# [Aim]
Please collect every line in the entries below that contains the string "Here", and list those lines in the order they appear.

# [Source records]

— BEGIN —

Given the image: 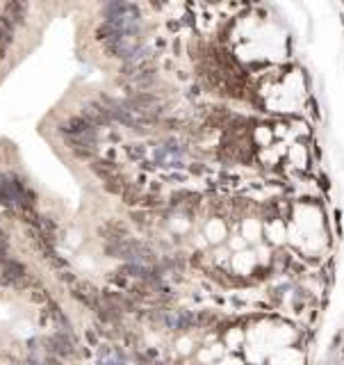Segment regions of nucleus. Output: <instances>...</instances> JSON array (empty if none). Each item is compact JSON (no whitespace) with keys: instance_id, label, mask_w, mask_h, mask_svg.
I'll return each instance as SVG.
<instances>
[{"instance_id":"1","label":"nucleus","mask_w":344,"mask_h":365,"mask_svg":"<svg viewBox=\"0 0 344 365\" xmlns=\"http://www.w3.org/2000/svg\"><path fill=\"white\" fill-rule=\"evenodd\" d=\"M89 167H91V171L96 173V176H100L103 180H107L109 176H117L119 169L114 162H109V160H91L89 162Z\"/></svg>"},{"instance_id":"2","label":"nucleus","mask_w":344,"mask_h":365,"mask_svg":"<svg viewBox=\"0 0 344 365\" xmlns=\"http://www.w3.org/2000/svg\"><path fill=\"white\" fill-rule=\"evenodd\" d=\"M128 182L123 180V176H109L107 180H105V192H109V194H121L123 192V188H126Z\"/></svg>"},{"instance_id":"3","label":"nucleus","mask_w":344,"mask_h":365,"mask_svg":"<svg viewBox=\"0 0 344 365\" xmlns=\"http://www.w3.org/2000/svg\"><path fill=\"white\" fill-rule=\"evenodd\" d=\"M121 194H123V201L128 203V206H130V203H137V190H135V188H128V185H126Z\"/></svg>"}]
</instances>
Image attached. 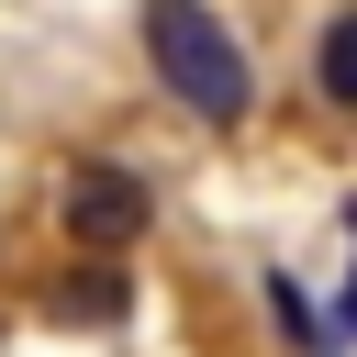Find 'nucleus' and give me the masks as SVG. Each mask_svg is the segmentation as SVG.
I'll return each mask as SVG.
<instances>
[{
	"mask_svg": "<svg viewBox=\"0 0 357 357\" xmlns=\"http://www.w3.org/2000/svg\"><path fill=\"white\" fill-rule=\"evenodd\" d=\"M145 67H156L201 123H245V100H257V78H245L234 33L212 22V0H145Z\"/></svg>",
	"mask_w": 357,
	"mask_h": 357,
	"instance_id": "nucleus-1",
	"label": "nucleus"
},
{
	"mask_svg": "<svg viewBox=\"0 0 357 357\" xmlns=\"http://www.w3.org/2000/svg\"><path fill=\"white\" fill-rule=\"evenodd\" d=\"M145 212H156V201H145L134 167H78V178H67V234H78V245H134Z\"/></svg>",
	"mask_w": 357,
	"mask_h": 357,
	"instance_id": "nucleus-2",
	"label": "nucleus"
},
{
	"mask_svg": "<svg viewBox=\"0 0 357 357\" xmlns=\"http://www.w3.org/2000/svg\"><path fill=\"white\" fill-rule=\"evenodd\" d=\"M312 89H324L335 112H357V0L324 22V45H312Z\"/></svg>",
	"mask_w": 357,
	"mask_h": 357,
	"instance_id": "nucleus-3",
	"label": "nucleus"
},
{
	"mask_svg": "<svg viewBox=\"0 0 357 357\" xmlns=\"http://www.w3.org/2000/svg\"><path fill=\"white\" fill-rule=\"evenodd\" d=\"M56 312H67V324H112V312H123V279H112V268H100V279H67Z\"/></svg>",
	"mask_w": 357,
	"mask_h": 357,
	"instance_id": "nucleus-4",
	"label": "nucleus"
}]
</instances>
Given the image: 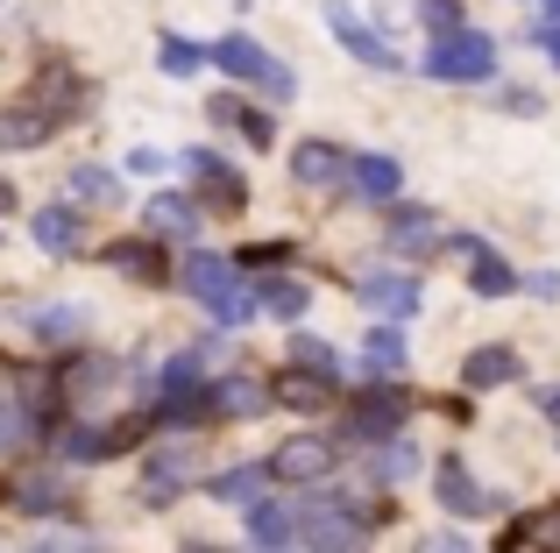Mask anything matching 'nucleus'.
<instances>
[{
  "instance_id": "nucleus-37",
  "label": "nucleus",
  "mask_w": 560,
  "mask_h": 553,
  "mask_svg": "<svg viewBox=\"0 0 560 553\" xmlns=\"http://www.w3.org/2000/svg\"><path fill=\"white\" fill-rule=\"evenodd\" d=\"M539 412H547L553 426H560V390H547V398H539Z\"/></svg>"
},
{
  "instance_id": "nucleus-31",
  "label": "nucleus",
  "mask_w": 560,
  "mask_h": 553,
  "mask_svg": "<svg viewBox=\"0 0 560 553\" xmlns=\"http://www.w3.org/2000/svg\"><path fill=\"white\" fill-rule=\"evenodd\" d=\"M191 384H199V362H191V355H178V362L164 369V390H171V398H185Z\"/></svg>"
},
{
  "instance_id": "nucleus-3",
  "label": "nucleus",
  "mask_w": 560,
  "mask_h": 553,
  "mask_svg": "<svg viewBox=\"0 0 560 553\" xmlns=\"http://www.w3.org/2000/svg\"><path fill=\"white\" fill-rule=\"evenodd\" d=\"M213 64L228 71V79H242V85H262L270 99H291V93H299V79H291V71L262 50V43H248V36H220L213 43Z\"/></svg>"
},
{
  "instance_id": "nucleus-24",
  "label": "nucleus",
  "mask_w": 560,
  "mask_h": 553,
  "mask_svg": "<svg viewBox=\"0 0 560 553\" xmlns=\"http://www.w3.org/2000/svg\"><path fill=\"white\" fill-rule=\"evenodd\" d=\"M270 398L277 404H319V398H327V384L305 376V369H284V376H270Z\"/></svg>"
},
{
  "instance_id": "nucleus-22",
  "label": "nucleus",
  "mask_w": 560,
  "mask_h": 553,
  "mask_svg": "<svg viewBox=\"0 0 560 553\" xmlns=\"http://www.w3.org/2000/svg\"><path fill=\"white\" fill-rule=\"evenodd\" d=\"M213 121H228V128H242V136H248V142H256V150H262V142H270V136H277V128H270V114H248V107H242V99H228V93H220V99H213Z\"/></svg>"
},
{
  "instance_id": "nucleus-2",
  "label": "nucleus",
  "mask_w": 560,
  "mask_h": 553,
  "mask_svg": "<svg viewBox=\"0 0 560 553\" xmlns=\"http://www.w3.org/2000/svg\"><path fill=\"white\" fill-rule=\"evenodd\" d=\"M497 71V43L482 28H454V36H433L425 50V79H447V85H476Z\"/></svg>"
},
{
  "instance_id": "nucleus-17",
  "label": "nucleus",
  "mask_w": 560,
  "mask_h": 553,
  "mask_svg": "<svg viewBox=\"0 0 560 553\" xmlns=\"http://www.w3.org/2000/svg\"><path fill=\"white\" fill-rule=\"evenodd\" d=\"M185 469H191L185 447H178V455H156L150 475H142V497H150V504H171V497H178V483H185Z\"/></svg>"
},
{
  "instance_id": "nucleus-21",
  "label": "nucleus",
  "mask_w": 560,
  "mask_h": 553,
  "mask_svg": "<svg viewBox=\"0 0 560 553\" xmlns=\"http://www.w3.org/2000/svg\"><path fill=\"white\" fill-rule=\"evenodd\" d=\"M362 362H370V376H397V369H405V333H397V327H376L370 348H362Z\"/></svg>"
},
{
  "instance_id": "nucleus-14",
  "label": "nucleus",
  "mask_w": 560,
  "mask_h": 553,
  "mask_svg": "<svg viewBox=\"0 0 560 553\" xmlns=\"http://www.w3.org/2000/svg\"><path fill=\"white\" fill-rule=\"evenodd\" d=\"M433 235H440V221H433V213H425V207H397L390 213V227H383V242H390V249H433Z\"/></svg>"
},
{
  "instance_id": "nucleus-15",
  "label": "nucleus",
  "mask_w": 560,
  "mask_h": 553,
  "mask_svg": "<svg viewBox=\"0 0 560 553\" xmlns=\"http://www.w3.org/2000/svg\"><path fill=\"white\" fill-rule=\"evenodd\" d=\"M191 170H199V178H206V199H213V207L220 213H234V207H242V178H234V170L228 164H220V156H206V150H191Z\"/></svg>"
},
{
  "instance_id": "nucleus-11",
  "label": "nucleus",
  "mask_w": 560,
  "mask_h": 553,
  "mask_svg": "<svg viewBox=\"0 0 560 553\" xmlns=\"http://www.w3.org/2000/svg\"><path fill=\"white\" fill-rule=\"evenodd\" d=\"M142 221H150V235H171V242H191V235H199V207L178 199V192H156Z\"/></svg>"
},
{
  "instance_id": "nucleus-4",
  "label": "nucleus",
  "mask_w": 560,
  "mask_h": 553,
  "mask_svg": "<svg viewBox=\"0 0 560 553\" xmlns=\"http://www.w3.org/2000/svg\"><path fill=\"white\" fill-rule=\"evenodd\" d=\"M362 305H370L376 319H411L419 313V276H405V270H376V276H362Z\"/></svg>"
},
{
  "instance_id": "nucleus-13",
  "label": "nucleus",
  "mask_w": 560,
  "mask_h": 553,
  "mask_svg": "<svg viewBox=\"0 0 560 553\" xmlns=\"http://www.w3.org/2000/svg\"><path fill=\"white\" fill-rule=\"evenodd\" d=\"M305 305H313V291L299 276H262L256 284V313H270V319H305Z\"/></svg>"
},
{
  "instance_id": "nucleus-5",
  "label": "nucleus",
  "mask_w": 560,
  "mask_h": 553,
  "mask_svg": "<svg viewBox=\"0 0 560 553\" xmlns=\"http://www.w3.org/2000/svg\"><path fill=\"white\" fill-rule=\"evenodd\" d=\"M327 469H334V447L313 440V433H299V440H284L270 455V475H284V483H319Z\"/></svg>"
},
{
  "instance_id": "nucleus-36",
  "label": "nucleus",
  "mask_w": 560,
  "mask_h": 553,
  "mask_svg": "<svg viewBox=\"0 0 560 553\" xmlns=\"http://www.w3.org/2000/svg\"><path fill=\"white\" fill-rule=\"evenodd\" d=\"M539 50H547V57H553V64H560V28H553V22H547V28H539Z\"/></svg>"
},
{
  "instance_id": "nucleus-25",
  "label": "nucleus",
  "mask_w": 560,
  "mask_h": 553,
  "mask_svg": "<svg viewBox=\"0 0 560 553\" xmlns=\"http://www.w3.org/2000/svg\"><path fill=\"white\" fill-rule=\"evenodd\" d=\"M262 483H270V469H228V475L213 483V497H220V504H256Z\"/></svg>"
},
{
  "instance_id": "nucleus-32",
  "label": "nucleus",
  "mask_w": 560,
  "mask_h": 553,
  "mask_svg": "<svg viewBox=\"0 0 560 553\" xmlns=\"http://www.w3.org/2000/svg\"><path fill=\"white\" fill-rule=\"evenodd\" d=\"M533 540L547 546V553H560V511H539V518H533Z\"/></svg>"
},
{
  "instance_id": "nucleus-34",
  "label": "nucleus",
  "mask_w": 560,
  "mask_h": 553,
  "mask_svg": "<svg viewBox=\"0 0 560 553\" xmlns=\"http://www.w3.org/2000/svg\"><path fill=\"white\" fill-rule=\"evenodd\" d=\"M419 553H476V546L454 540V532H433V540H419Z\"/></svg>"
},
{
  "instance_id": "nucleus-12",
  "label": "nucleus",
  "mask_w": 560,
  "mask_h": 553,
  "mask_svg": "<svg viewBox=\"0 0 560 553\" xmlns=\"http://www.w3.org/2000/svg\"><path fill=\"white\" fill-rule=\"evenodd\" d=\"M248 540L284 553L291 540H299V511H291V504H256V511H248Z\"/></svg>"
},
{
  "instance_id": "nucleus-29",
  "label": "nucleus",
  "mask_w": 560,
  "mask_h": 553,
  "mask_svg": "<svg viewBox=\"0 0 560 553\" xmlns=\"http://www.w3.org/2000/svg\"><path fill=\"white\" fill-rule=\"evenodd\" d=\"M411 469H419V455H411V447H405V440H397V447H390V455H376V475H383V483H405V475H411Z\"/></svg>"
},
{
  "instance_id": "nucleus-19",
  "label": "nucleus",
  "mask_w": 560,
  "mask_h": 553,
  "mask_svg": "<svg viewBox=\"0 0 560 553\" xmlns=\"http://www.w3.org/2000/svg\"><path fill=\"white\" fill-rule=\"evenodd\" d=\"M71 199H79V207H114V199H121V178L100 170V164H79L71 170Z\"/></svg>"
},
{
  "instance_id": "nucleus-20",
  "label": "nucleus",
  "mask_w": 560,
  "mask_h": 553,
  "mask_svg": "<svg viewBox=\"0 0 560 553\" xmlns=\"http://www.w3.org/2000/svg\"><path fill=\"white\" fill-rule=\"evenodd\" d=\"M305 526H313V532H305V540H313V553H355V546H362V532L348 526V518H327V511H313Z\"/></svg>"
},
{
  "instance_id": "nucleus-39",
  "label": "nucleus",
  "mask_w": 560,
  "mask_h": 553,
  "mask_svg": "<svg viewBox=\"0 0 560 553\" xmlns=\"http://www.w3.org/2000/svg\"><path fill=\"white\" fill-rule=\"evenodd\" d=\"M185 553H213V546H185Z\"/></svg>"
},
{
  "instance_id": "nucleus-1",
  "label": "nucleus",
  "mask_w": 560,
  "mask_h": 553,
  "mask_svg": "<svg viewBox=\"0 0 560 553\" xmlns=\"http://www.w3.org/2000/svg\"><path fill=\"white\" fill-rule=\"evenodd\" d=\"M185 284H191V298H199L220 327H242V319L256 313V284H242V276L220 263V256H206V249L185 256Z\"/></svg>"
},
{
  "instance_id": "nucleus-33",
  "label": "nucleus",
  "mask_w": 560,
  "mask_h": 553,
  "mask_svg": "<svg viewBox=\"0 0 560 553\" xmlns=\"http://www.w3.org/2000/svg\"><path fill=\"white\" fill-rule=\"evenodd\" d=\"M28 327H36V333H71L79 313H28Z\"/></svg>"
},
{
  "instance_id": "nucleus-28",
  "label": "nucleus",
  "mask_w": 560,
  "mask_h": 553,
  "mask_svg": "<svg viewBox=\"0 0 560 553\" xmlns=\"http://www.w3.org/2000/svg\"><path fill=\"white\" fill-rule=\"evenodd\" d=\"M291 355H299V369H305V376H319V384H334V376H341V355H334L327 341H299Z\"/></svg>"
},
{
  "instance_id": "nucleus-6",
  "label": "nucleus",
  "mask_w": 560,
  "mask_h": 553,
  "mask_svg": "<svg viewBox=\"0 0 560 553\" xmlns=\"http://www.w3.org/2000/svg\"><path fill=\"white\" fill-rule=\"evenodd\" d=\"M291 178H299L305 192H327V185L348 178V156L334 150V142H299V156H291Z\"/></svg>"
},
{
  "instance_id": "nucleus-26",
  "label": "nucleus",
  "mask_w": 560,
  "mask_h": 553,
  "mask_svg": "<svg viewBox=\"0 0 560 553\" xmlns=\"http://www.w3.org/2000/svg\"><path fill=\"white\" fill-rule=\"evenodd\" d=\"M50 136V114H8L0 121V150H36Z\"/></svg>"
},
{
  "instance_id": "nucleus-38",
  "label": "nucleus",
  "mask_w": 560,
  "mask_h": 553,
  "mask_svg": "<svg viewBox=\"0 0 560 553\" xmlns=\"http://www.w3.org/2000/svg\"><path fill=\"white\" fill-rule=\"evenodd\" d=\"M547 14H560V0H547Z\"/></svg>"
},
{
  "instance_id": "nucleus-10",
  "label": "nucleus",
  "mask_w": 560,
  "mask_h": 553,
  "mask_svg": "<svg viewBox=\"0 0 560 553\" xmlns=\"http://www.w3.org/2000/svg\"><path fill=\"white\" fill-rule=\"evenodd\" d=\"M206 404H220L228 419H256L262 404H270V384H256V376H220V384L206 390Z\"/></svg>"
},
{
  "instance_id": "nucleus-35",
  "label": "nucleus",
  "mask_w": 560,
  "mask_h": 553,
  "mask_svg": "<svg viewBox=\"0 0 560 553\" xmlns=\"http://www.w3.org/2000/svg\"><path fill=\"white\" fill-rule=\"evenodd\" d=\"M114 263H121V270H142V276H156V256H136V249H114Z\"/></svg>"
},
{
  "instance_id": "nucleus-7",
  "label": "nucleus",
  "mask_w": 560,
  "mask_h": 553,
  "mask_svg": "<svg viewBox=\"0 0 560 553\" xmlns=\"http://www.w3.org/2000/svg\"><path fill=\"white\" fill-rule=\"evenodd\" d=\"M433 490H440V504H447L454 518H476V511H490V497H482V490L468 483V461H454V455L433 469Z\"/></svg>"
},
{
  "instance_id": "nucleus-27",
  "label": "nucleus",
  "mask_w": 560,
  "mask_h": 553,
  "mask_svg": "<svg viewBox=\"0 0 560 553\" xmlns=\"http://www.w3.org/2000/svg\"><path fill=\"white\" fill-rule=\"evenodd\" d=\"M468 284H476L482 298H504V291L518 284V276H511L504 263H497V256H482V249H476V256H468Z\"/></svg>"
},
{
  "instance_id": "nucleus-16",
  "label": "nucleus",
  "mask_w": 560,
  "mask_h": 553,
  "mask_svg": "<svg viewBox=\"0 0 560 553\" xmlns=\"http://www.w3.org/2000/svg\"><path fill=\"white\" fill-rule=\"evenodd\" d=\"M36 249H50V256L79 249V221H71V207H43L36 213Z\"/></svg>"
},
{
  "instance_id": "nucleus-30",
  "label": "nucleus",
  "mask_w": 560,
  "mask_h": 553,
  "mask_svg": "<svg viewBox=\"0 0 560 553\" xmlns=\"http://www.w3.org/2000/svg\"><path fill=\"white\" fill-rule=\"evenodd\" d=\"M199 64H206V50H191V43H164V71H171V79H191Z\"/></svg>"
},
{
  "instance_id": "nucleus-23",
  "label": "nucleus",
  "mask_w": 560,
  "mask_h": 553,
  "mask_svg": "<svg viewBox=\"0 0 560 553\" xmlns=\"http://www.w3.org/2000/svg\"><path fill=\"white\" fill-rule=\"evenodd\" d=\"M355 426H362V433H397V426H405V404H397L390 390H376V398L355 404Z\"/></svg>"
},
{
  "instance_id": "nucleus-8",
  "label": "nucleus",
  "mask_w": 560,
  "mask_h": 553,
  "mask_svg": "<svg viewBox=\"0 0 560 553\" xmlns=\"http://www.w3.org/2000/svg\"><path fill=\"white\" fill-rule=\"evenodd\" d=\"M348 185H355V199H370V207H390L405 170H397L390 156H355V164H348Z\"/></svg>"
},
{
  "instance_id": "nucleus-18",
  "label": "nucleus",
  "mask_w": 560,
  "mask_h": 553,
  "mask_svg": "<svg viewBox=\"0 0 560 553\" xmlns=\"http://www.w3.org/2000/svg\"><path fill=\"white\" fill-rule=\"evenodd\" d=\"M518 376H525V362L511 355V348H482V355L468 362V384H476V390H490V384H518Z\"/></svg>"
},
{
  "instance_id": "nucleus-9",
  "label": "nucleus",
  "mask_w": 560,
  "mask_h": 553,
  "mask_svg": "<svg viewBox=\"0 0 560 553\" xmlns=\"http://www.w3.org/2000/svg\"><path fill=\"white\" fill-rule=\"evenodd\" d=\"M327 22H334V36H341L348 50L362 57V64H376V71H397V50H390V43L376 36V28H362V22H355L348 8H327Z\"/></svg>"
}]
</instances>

— END —
— BEGIN —

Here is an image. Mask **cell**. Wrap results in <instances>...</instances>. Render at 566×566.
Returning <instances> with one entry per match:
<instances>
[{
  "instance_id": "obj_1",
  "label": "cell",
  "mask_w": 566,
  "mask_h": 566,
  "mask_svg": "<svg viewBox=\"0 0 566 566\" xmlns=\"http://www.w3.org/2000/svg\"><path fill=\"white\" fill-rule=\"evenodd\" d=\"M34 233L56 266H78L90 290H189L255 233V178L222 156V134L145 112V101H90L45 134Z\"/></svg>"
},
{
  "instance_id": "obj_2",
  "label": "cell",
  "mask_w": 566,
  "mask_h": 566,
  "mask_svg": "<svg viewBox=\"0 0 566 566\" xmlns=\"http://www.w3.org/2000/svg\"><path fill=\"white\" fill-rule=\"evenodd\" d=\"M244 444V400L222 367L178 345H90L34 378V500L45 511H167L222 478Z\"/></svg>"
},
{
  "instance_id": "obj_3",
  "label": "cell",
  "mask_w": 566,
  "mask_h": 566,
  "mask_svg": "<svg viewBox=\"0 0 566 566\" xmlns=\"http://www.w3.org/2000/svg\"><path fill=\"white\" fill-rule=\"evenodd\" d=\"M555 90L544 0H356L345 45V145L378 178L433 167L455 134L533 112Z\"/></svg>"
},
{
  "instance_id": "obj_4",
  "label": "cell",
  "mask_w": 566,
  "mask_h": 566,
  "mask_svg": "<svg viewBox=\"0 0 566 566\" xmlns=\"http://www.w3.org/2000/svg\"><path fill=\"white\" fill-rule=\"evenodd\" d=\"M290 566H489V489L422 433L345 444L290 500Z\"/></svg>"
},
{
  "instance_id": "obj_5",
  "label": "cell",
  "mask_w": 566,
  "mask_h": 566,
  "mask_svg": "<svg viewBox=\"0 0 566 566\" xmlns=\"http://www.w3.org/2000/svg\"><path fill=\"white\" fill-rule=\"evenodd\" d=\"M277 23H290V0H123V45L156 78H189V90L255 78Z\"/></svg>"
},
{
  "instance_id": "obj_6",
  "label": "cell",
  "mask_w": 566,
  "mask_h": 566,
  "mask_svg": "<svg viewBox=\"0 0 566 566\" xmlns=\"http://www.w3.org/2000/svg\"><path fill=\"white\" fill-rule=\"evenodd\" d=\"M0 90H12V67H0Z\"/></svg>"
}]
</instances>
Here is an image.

— END —
— BEGIN —

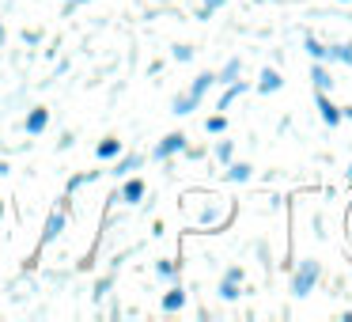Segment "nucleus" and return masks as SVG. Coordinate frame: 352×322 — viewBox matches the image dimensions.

— END —

# [Reply to the task]
Here is an image. Mask **cell**. Wrap results in <instances>...</instances>. Render at 566×566.
Here is an image.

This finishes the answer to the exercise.